[horde] ingo TLS certificate error problem...working for now
Andy Dorman
adorman at ironicdesign.com
Wed Nov 2 16:32:45 UTC 2016
On 11/02/2016 09:51 AM, Vilius Sumskas/LNK wrote:
>> On 11/01/2016 03:44 PM, Andy Dorman wrote:
>>> On 11/01/2016 03:26 PM, Arjen de Korte wrote:
>>>>
>>>> I don't see how this is ever going to work if you can't resolve the
> CN
>>>> of the certificate to the IP address of the server (which in your
> case
>>>> will never work). How can a client verify if the certificate a server
>>>> presents is for that server, other than by checking if one of the
> Common
>>>> Names matches a with the IP address of the server?
>>>>
>>>>> For now I suppose I will turn off tls. That is OK since all our
> sieve
>>>>> requests use a private internal network space. We will just have to
>>>>> figure out a solution before we can move our IMAP servers to VMs in
>>>>> remote hosts.

STATED EXERCISE: Continue the mailing-list message about the Ingo TLS certificate error from where it stops.

SUPPLIED RECORDS:
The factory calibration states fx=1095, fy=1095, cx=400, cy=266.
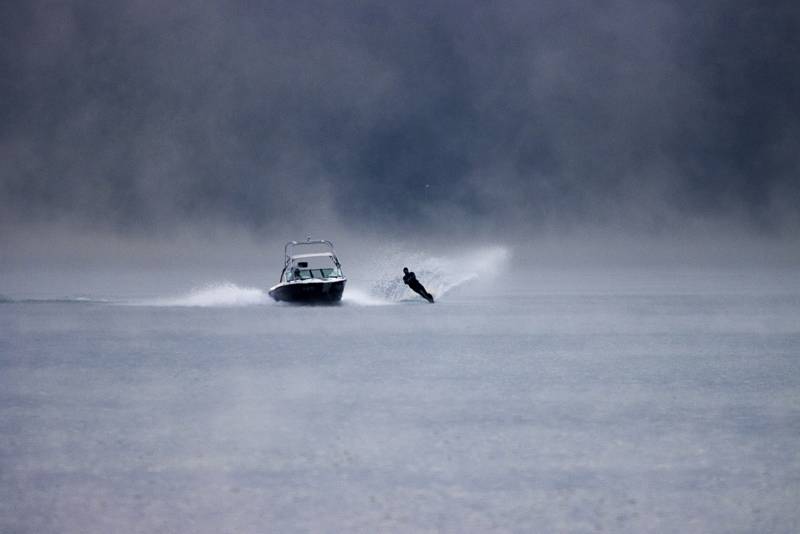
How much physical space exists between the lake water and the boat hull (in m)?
11.3

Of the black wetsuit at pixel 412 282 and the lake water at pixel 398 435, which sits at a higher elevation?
the black wetsuit at pixel 412 282

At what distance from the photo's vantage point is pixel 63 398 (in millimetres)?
29250

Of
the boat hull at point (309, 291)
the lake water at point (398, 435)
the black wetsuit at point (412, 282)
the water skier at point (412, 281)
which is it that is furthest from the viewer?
the black wetsuit at point (412, 282)

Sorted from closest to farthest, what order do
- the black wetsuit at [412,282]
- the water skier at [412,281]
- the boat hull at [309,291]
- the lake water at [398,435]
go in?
the lake water at [398,435], the boat hull at [309,291], the water skier at [412,281], the black wetsuit at [412,282]

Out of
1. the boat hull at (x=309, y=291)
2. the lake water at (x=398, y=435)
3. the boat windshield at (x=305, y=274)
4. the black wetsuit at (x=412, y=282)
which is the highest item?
the black wetsuit at (x=412, y=282)

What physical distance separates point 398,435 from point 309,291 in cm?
3996

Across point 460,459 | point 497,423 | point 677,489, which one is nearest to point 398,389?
point 497,423

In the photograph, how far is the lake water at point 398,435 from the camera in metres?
15.6

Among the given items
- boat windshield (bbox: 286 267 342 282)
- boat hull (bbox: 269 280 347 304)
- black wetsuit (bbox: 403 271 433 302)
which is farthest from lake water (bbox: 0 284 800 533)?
black wetsuit (bbox: 403 271 433 302)

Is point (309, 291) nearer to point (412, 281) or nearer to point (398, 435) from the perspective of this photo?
point (412, 281)

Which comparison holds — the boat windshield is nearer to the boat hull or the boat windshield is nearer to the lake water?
the boat hull

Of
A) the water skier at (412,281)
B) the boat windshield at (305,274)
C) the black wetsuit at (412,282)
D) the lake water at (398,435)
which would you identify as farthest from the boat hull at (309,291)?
the lake water at (398,435)

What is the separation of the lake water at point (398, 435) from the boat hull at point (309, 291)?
11335 millimetres

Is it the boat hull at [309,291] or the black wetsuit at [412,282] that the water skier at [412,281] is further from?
the boat hull at [309,291]
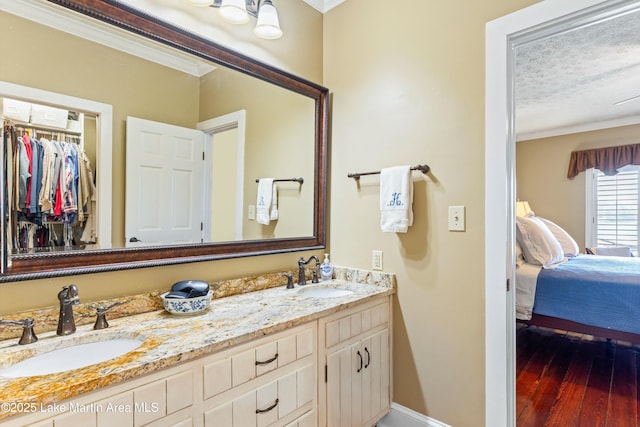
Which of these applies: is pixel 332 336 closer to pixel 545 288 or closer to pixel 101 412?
pixel 101 412

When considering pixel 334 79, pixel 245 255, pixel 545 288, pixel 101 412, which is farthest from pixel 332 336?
pixel 545 288

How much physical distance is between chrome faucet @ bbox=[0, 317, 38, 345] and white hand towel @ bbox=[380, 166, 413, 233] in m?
1.50

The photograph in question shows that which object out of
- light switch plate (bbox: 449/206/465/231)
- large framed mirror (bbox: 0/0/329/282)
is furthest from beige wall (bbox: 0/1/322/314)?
light switch plate (bbox: 449/206/465/231)

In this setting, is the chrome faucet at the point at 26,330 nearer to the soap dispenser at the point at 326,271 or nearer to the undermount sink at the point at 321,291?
the undermount sink at the point at 321,291

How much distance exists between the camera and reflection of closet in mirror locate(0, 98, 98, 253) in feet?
3.63

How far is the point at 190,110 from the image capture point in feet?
5.19

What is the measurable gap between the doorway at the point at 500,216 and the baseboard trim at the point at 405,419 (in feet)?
→ 0.99

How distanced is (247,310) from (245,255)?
39 cm

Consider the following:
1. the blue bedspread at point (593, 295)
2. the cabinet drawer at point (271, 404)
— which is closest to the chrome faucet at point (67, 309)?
the cabinet drawer at point (271, 404)

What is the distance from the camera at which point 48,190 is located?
3.88 feet

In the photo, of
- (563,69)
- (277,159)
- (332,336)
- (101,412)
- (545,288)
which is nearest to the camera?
(101,412)

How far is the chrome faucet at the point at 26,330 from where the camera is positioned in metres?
1.02

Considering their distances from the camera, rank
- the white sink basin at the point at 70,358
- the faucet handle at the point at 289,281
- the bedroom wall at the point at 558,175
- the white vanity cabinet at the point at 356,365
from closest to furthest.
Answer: the white sink basin at the point at 70,358, the white vanity cabinet at the point at 356,365, the faucet handle at the point at 289,281, the bedroom wall at the point at 558,175

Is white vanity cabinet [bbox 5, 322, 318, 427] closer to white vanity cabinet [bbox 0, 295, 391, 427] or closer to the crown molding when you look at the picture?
white vanity cabinet [bbox 0, 295, 391, 427]
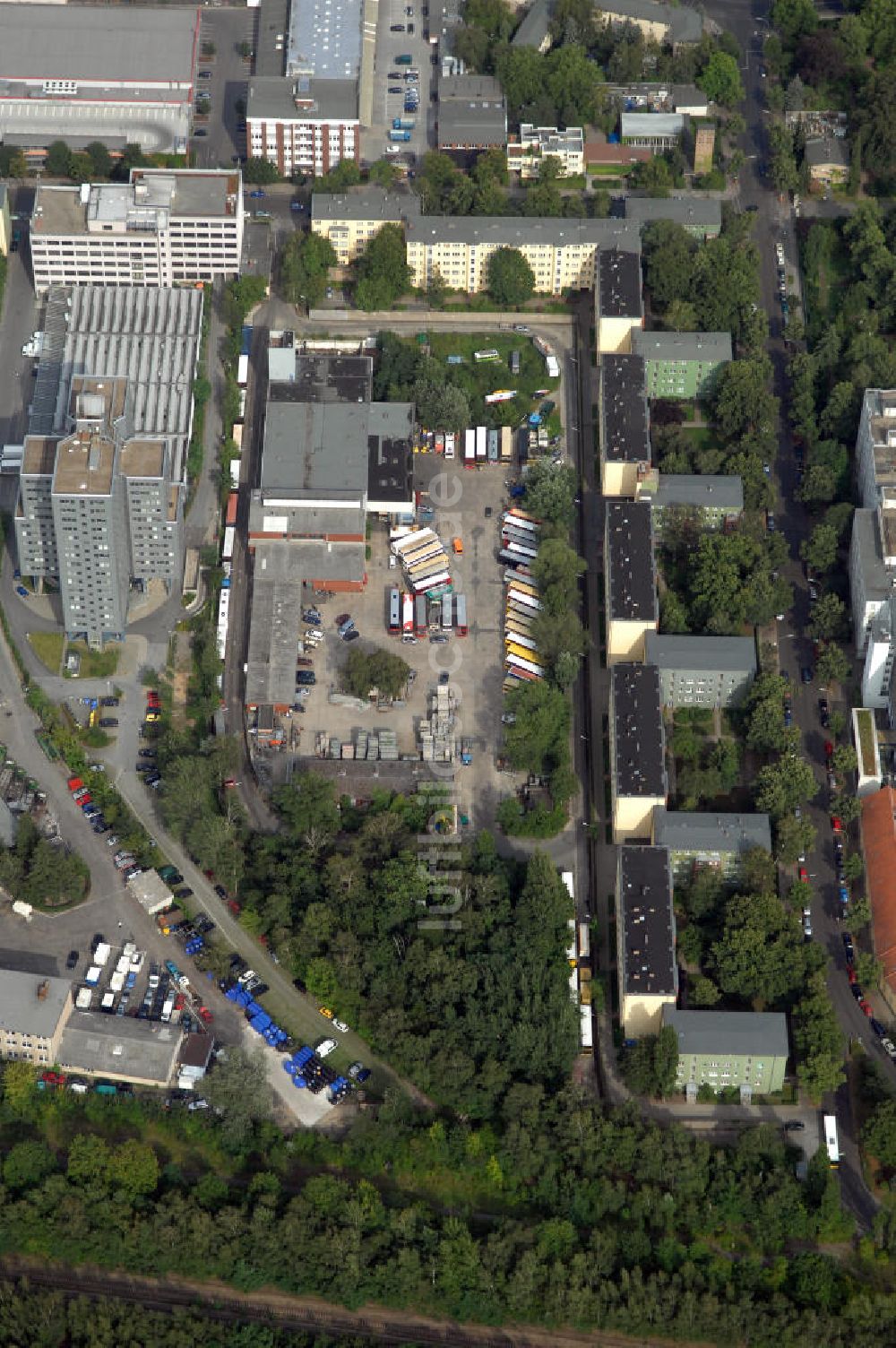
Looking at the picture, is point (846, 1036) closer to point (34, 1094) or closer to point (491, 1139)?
point (491, 1139)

THE RESULT:
>>>>
>>>> You'll have much more to figure out, since IMAP clients will not
> trust
>>>> the certificates either for the same reason above.
>>>>
>>>
>>> Strangely enough, IMAP through our nginx proxy (which also uses the
>>> mail.fanmail.com SSL certificate) does the exact same LDAP lookup to
>>> direct requests to the correct IMAP host and this handles TLS just
> fine.
>>>
>>> Perhaps we need to adjust our webmail config to go through the nginx
>>> proxy like all other external clients instead of trying to connect to
>>> IMAP/Sieve direct on the correct server.
>>>
>>
>> Thanks Arien...you make a very good point.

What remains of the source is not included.